Quindi sono passati quasi 1.000 giorni da quando la Russia ha attaccato l’Ucraina. Nessuno ha dimenticato quella notte di febbraio 2022 in cui Vladimir Putin ordinò l’invasione del suo vicino occidentale, l’avanzata fulminea dei suoi uomini attraverso il Paese e la paura che ne nacque: la guerra era tornata in Europa. Quasi tre anni dopo, al fronte continuano i combattimenti quotidiani mentre, dietro, gli ucraini soffrono sempre più le conseguenze di una guerra di cui nessuno vede l’esito.
È in questo contesto che lo stesso presidente Zelenskyj ha sollevato, qualche giorno fa, la possibilità di porre fine alla guerra attraverso la diplomazia. Ha così promosso ancora una volta il suo piano di pace, proposto da diversi mesi, in condizioni ritenute inaccettabili da Mosca. Allo stesso tempo, il cancelliere tedesco Olaf Scholz ha annunciato di aver parlato con il presidente russo. Una prima volta da mesi per un leader occidentale, che ha preoccupato anche l’Ucraina. “Senza Kiev non si deciderà nulla”, Berlino ha reagito immediatamente.

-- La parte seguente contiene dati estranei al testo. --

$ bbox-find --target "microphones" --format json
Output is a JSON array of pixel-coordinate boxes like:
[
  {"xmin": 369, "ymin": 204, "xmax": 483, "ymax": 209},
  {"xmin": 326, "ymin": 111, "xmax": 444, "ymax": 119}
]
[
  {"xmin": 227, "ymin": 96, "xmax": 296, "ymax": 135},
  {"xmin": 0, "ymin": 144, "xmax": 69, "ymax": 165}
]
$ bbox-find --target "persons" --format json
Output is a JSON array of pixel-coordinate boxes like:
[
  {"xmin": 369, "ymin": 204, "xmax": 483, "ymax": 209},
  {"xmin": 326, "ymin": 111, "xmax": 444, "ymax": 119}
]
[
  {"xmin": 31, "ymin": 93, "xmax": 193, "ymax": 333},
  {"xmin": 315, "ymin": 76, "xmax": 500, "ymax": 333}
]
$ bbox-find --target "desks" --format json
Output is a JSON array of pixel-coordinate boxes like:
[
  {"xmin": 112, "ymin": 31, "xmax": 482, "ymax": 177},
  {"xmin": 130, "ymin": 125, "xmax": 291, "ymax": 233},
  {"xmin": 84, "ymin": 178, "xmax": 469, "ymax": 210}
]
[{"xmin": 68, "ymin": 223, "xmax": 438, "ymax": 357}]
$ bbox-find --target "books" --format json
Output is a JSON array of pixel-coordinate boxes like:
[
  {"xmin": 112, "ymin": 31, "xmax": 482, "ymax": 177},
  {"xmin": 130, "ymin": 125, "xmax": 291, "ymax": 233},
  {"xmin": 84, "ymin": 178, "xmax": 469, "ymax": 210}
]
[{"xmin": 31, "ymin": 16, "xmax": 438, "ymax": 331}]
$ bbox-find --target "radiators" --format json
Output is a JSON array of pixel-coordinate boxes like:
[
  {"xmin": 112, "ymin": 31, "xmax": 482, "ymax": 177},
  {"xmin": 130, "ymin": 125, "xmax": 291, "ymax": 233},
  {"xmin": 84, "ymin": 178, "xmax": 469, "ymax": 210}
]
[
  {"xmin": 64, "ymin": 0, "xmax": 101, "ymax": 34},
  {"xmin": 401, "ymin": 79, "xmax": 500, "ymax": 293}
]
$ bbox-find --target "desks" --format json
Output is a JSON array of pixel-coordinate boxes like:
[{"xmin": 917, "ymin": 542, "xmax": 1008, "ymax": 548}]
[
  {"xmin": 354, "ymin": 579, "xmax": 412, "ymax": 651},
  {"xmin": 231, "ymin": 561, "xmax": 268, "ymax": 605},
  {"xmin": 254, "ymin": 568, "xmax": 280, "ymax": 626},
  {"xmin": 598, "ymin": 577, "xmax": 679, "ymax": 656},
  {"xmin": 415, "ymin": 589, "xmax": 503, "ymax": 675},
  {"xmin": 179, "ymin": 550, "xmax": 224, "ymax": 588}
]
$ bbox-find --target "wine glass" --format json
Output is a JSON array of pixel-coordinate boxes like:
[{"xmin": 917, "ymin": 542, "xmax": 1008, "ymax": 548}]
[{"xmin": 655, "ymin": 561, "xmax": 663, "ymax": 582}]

Sappiamo che questa via diplomatica è stretta e che una pace negoziata non deve sfociare nell’annessione di una parte del paese da parte della Russia. Spetta agli ucraini, paese aggredito e impegnato in una guerra giusta, definire a quali condizioni questa pace dovrà essere negoziata con Mosca. Ma possiamo rallegrarci che si parli di questa possibilità, più volte invocata da Papa Francesco. Il presidente ucraino aveva anche chiesto in ottobre il sostegno diplomatico della Santa Sede per facilitare il rimpatrio degli ucraini detenuti da Mosca. La comunità internazionale deve sostenere questo processo volto a porre fine alla violenza. E impedire che sangue e lacrime scorrano ancora per molto.